* _Exercise task A_:
Translate this sentence from the passage on historical understanding below into Spanish: "The power of historical conceptions on people has also motivated people to create and perpetuate historical mythology to influence opinion."
* _Exercise task B_:
Carry on the passage on historical understanding below, picking up after its final sentence.

* _Text_:
———

In the same vain, the condition of historical understanding which people have the dynamics what notions of history are taught and expressed, have an effect on the way in which people effectively conceive of things in the world. While these topics are worth looking in depth on their own and I hope to write future articles on them later, they help show why these historical matters impact understanding. In the U.S. a significant aspect of enculturating people into an idea of what America is and what it means to be American is based on educating people on a selection of aspects of American History. Examples are using the Revolutionary war to convey a sense of freedom and democracy, using the Civil War to convey a notion of human equality and national unity, using the Civil Rights movement to portray a spirit of progress and using World War II and the fall of the Soviet Union. People use narratives with claims of historical information to make the case for numerous things, from LGBT historians recounting past notions of sexuality to challenge views they consider bigoted, to scholars debating the merits of a policy, to average people using stories of past events to make predictions. The power of historical conceptions on people has also motivated people to create and perpetuate historical mythology to influence opinion. For instance, the anti-prohibition movement and its wealthy backers created a mythology of prohibition being a massive failure and variety of inaccurate and false claims about it, in order to discourage people from ever attempting it again. These conceptions, narratives, and mythologies of the past can dangerously go wrong; such as when the Nazis propagate a mythical ancient Arian society in order to help convince people of to support their imperialist and genocidal ambitions. These thoughts and ideas on history matter because the effect how people think of things in the present and how they guide themselves as they act and move toward the future.

———

* _Information shown_:

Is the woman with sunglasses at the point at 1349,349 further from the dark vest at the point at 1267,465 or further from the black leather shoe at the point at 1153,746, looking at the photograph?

———

* _Written answer A_:
El poder de las concepciones históricas sobre las personas también ha motivado a la gente a crear y perpetuar una mitología histórica para influir en la opinión.

* _Written answer B_:
It is due to these reasons that I make the case of the importance of history to awareness. History is relevant to our lives and knowledge of it helps to enrich our understanding of the world around us. The ideas and notions of historical matters help influence how people view the world, and consequently how they will direct themselves in it. As Richard Weaver had wrote, History is like the memory of society, and as memory effects the character of individuals, history effects the character of a society. I would add that history affects the character of people and the condition of their lives. For which it seems rightful that we should the benefice of knowledge of it, and that we should have an understanding of historical matters which is aligned with historical truth.
Notes: For information and further reading look at: The Modern Middle East and North Africa; A History in Documents, by Julia Clancy-Smith and Charles Smith; The movie Amistad, by Stephan Spielberg; Actually Prohibition Was A Success, by Mark H. Moore, http://www.nytimes.com/1989/10/16/opinion/actually...;Temperance Facts, By W.G. Calderwood, https://babel.hathitrust.org/cgi/pt?id=mdp.3901507...; Visions of Order, by Richard M. Weaver.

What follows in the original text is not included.